→ LISTA DE TAREFAS:
- A) Transcreva o trecho do texto sobre Charles Fourier começando em "mais tarde, nos" e terminando em "o presente momento.".
- B) Responda a estas perguntas com base no texto sobre Charles Fourier:
(i) Que dois tipos de pessoas Fourier atraiu?
(ii) Quantos anos, mais ou menos, se passaram desde a publicação do primeiro livro dele?
(iii) O que as críticas e crenças de Fourier anteciparam?
- C) Dê continuidade ao texto sobre Charles Fourier a partir da última frase.

→ TEXTO PARA LER:
De fato, não é de se estranhar que Charles Fourier tenha atraído tanto

discípulos quanto críticos. Suas idéias são revolucionárias mesmo para os dias de hoje,

aproximadamente 200 anos se passaram desde a publicação de seu primeiro livro.

Utópico ou não, suas críticas e crenças anteciparam as teorias de muitos pensadores,

bem como, possibilitaram que se repensasse a sociedade da época e, insisto, 200 anos

mais tarde, nos possibilita que repensemos o mundo que hoje vivemos, nossos

avanços, continuidades e retrocessos, por assim dizer, até o presente momento.

→ DADOS GUARDADOS:
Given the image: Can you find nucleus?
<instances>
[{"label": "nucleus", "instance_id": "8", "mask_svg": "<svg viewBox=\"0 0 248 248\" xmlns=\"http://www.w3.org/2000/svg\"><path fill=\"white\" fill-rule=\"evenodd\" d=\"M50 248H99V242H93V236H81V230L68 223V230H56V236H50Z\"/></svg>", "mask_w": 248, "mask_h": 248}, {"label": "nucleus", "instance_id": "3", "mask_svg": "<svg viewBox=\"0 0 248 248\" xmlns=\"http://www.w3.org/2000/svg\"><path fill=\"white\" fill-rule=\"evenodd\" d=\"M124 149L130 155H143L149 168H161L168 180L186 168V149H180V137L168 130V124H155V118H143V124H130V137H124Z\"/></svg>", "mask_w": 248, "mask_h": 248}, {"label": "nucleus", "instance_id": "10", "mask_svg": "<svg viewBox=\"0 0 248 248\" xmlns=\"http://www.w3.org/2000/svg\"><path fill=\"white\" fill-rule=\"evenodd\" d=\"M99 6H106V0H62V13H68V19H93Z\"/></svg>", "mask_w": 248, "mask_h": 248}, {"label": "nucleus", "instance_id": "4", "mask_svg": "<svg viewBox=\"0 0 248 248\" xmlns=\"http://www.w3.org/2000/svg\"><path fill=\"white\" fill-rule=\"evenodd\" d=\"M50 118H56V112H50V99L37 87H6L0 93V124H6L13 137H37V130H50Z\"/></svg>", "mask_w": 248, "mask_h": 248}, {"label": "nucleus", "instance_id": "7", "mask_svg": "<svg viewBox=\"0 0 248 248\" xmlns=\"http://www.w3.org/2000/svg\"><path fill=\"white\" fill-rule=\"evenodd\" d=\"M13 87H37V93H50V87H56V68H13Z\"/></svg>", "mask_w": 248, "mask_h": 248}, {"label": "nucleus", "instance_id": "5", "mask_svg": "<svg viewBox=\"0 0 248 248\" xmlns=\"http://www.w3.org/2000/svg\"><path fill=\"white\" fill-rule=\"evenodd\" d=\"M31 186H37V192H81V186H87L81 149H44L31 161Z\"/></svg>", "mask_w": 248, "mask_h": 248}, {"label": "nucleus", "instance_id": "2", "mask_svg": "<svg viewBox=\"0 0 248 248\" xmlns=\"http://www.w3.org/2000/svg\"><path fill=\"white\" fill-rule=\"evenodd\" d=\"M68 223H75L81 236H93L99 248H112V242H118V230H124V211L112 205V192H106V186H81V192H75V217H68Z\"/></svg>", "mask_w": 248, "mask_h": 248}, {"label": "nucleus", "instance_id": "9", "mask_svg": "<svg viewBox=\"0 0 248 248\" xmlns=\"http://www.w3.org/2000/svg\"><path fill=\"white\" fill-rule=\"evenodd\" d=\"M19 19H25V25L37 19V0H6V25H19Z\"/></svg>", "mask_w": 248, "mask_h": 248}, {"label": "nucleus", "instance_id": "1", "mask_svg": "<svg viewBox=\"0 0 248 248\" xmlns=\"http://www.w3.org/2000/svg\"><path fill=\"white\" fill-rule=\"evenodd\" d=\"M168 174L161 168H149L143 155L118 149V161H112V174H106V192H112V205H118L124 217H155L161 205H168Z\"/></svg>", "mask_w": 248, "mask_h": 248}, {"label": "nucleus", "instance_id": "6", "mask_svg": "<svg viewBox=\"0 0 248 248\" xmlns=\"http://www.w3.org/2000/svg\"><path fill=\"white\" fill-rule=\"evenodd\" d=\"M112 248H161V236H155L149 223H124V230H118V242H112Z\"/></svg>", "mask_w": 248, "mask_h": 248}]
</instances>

→ RESPOSTAS EM ORDEM:
- A)
mais tarde, nos possibilita que repensemos o mundo que hoje vivemos, nossos

avanços, continuidades e retrocessos, por assim dizer, até o presente momento.

- B)
(i) Discípulos e críticos.
(ii) Aproximadamente 200 anos.
(iii) As teorias de muitos pensadores.

- C)
O quanto já se escreveu, o quanto já se viveu e morreu por um mundo menos

injusto? É triste ver que continuamos a viver e a morrer em meio à desigualdade e à

opressão. Lembremos de Fourier, pensemos na possibilidade de um novo mundo, na

possibilidade de um mundo sem desigualdades, na possibilidade de um mundo mais

amoroso.

7. Bibliografia

ENGELS, Friedrich. “Do Socialismo Utópico ao Socialismo

Científico”. São Paulo: Global, 1984.

KONDER, Leandro. “Fourier, o socialismo do prazer”. Rio de

Janeiro: Civilização Brasileira, 1998.